Caption-style text data:
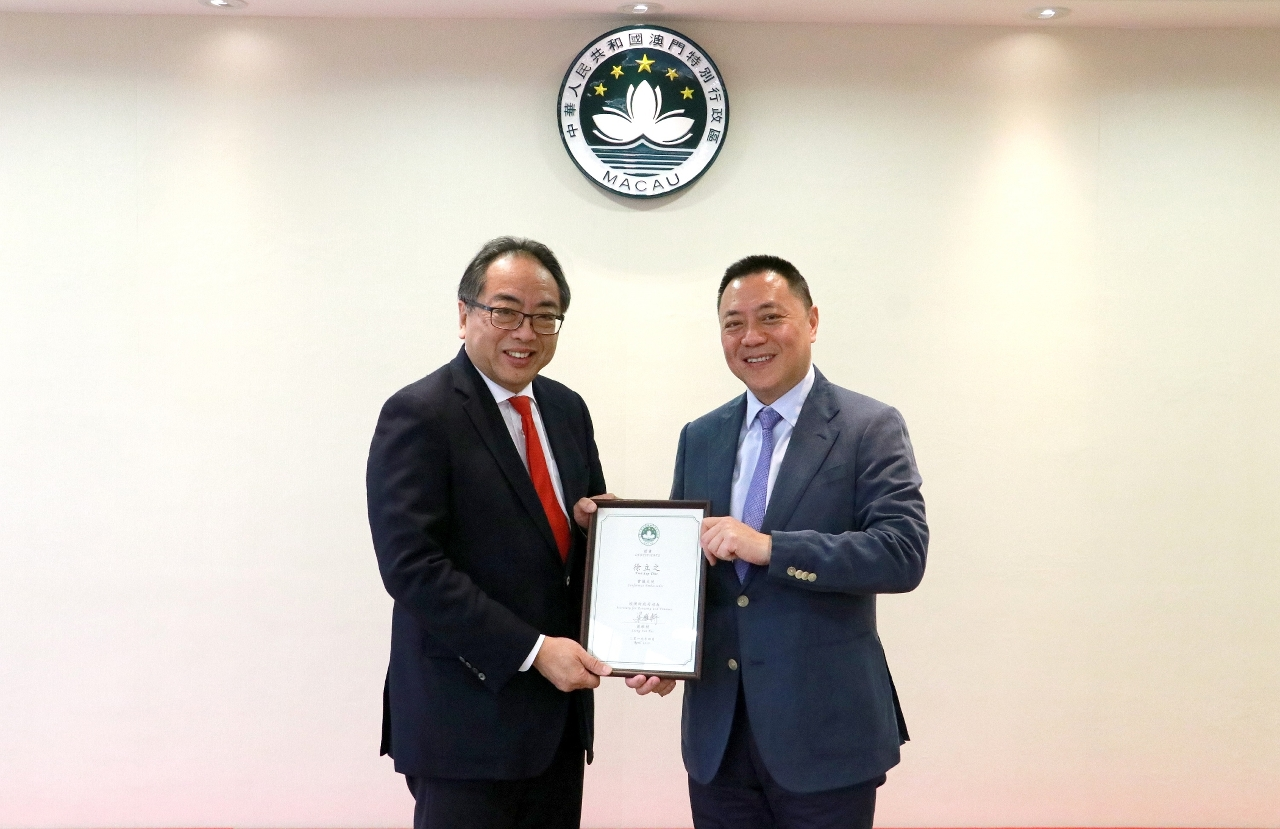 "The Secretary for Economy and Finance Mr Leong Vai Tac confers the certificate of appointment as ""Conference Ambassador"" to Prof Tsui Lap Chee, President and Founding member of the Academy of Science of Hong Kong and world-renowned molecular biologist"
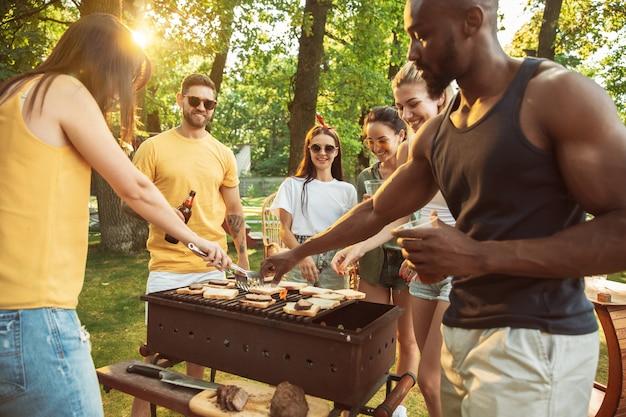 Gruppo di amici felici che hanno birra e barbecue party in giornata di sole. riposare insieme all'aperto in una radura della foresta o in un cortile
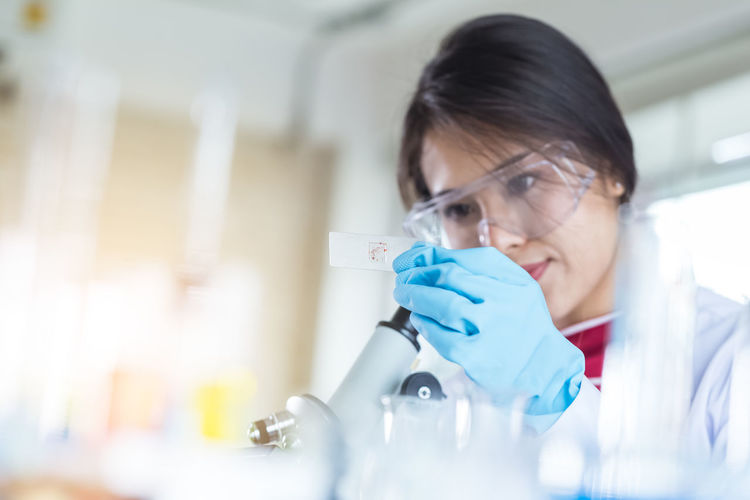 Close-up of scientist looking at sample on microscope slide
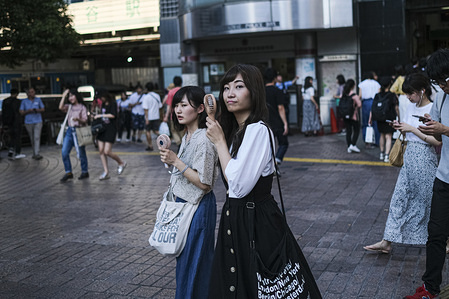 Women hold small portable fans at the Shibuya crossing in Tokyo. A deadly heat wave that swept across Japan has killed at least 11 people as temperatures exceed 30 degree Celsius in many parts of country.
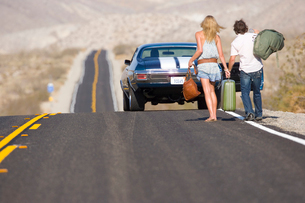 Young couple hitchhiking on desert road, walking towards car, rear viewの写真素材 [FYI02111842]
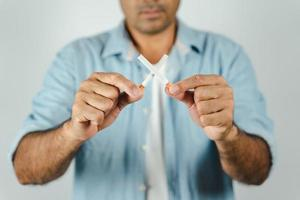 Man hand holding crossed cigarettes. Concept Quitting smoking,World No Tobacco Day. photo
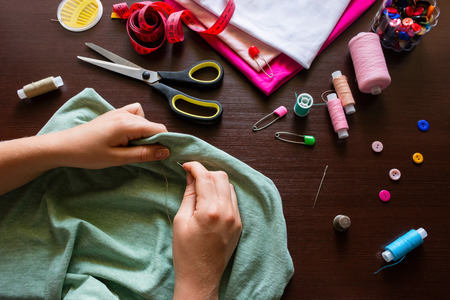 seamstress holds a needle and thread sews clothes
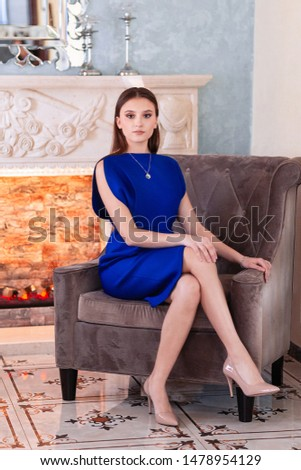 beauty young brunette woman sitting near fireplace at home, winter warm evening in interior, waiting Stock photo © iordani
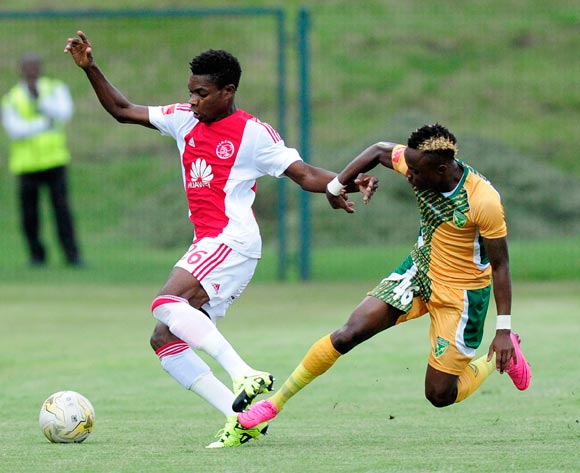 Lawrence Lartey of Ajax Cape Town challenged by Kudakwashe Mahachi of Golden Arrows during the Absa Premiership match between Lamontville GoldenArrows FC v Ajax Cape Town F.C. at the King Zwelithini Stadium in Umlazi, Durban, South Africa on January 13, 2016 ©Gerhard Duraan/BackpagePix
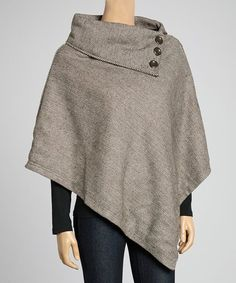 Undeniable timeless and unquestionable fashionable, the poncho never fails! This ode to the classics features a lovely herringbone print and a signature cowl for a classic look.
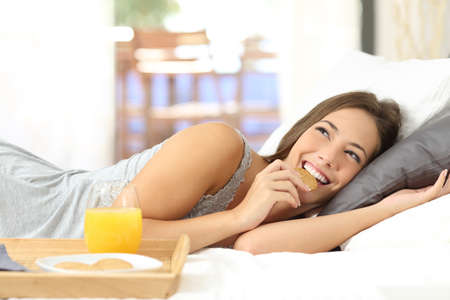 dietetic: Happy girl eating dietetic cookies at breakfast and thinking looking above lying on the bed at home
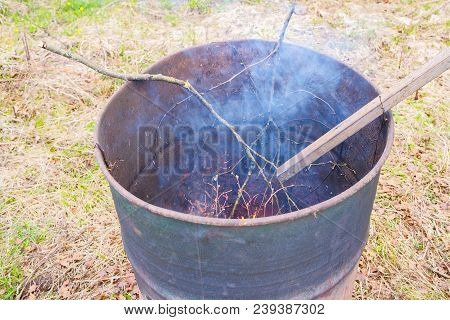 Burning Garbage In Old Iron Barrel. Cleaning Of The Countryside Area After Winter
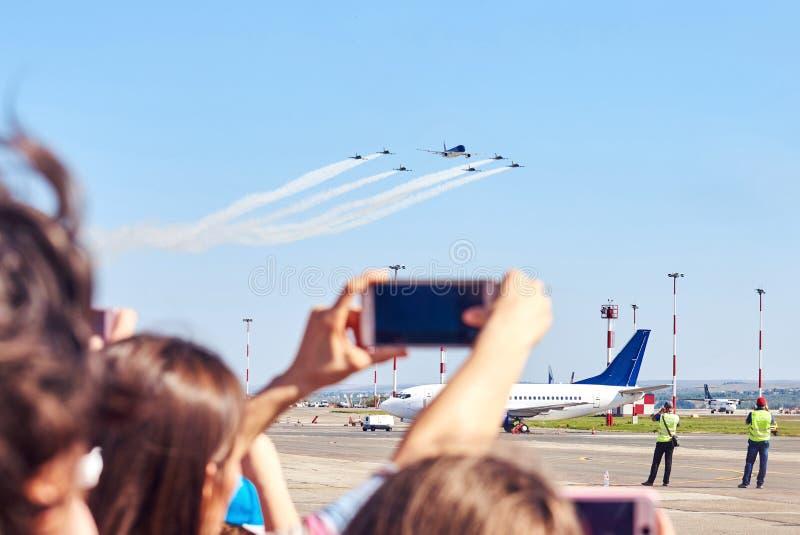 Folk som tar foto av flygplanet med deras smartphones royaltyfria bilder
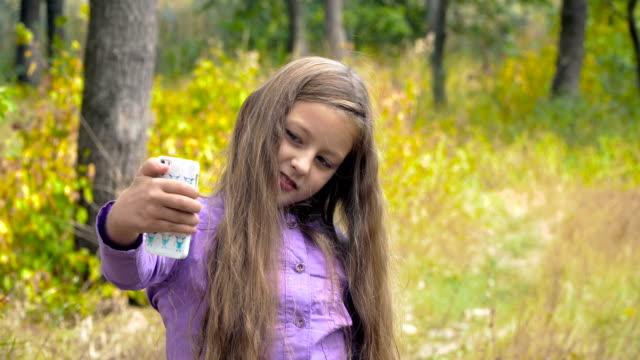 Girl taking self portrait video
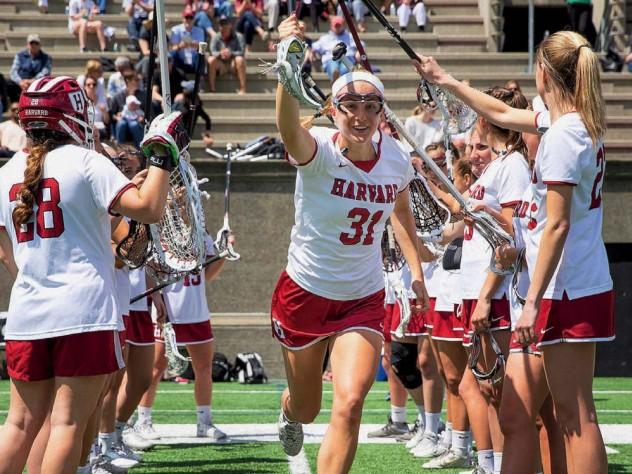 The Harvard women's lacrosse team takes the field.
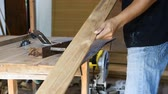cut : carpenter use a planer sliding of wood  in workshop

## Your assignment
Copy exactly the lines from the line that has "Girl taking self portrait video" through the last line of the entries above, inclusive, and no others. Pictures do not go in the copy.

## Response to the task
 Girl taking self portrait video
 The Harvard women's lacrosse team takes the field.
cut : carpenter use a planer sliding of wood  in workshop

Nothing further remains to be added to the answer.